More recently, it became harder to sustain the anti-woke economy—and that was before the identity left committed political seppuku by cheering Hamas. Ron DeSantis’s failed presidential bid was a telling datapoint. For the Florida governor, there seemingly was no issue, foreign or domestic, to which the answer wasn’t: Fight the Woke. If Twitter’s anti-woke stalwarts had set out to grow an ideal candidate in a laboratory, they couldn’t have done better than DeSantis—yet GOP voters continue to reject him in favor of Donald Trump, who, for all his faults, has confessed to being fed up with the right’s “woke” talk.
This is all no doubt tragic for those who bet media and political careers on endless anti-woke antagonism. But it’s good news for those who recognize that the country is badly in need of reform, and that in America, serious reforms always happen in the center—between left and right and in coalitions of mutual interests. For the Jacksonians, the reforming center consisted of Northern proletarians, Western and Southern smallholders, and aspiring capitalists who felt stymied by the established “money power.” For New Dealers, it was a combination of urban ethnic Catholics, farmers, and the reform-minded high gentry. The Great Society added African-Americans excluded by the New Deal. And so on.
As Michael Lind has argued, the politics of the reforming center aren’t the same as milquetoast “centrism.” It isn’t about merely splitting the difference between the existing left and right or a kind of “no-labels” politics. Rather, the reforming center is formed by groups with fundamentally opposing worldviews that nevertheless converge on a shared discontent, and are prepared to horse-trade and compromise toward comprehensive solutions.
Thus, for example, Republican populists concerned about family flourishing might form a reforming center with serious progressives to lift wages. Conservatives might be inspired by an older, patriarchal ideal, in which the labor market makes it possible for the sole breadwinner, typically the husband, to provide for the whole family—a vision that may well be anathema to the labor left. Nevertheless, the end result might be the revival of wage boards, collective bargaining, and similar means for generating a high-wage economy. Likewise, conservative reformers might come around to the left’s childcare proposals, provided family-based care is subsidized alongside federally funded centers for mothers who prefer to work outside the home. It isn’t a perfect win-win—it’s a win-enough.
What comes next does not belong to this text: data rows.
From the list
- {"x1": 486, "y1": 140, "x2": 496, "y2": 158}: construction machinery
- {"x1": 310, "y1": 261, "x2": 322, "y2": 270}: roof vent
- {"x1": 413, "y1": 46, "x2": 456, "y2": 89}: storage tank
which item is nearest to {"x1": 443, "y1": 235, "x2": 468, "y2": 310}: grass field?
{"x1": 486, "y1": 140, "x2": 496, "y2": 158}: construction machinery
Or consider the questions raised by the Hamas attacks. GOP nationalists and Democratic internationalists might disagree about the scope and purposes of US power. But both camps must agree that a new age of industrial warfare has dawned, and readiness means restoring American manufacturing capacity (and all that goes with it, not least industrial workforce development geared toward the Fourth Industrial Revolution and the new robotics). If they fret that Democratic industrial policy overemphasizes the green transition, Republican reformers will take a seat at the planning table and counter-propose constructive alternatives—rather than offer no plan at all, as is currently the case. Bipartisan industrial policy: win-enough, even if neither side is thoroughly satisfied.
The nation desperately awaits the rebirth of a Republican Party that is once more at peace with the scale of governance demanded by complex societies: the party of Eisenhower and Nixon. For now, much of this reforming energy would still come from center-left Democrats, our true party of government. But imagine how much more palatable and enduring the reforms would be if the Democratic Party’s leaders had the courage to once and for all extirpate those among them who pine for “decolonizing” Israel and America.